**Goal**
Can you repeat the Lonely Road Books article word for word, from "Lonely Road Books is" down to "Garris, and more."?

**Page excerpt**
-- Start --

Lonely Road Books
- Company type: Publishing
- Industry: Books, publishing
- Founded: 2007
- Founder: Brian James Freeman and Richard Chizmar
- Headquarters: Forest Hill, Maryland, US
- Products: Books, chapbooks
- Website: www.lonelyroadbooks.com/%20www.lonelyroadbooks.com

= Lonely Road Books =

American publishing company

Lonely Road Books is a small press publishing company founded in 2007 by Brian James Freeman and Richard Chizmar and based out of Forest Hill, Maryland. They are a publishing company that specializes in deluxe signed limited edition books. Lonely Road Books has released the anthology Dark Forces: The 25th Anniversary Special Edition edited by Kirby McCauley, and they have released and are releasing books by notable writers Stephen King, Ray Garton (writing as Arthur Darknell), Douglas Clegg, Stewart O'Nan, Mick Garris, and more.

==Edition types==
Lonely Road Books have released their books mostly in two limited states (Limited Editions and Lettered Editions), but they have also release Gift Editions and Chapbooks.

===Limited editions===
Lonely Road Books' "Limited Editions" are hardcovers that tend to come signed by the authors, editors, and the artists involved in the publication on a specially illustrated signature page. They also are usually bound in a deluxe material (imported leather, Japanese silk, etc.). They often contain a frontispiece that is created specifically for that edition. Plus, they are usually housed in a custom-made slipcase. They are limited from 200 to 500 copies.

===Lettered editions===
Lonely Road Books' "Lettered Editions" are hardcovers that usually come with the same bonus features as their "Limited Editions," but they are bound in a different high quality material, feature extra or different art, and they are housed in a custom-made deluxe traycase. They are usually limited to 26 to 52 copies.

===Collector's gift editions===
Lonely Road Books' "Collector's Gift Editions" are hardcovers that usually come bound in a deluxe material and housed in a special slipcase. They are not usually signed. So far, only Riding the Bullet: The Deluxe Special Edition Double by Stephen King and Mick Garris has been released in this format. It was limited to 3000 copies.

-- End --

**Recorded data**
-- Start --

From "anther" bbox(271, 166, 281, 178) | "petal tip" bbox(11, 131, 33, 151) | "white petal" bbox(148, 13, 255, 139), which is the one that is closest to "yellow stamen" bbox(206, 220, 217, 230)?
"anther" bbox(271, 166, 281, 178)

-- End --

**Task solution**
Lonely Road Books is a small press publishing company founded in 2007 by Brian James Freeman and Richard Chizmar and based out of Forest Hill, Maryland. They are a publishing company that specializes in deluxe signed limited edition books. Lonely Road Books has released the anthology Dark Forces: The 25th Anniversary Special Edition edited by Kirby McCauley, and they have released and are releasing books by notable writers Stephen King, Ray Garton (writing as Arthur Darknell), Douglas Clegg, Stewart O'Nan, Mick Garris, and more.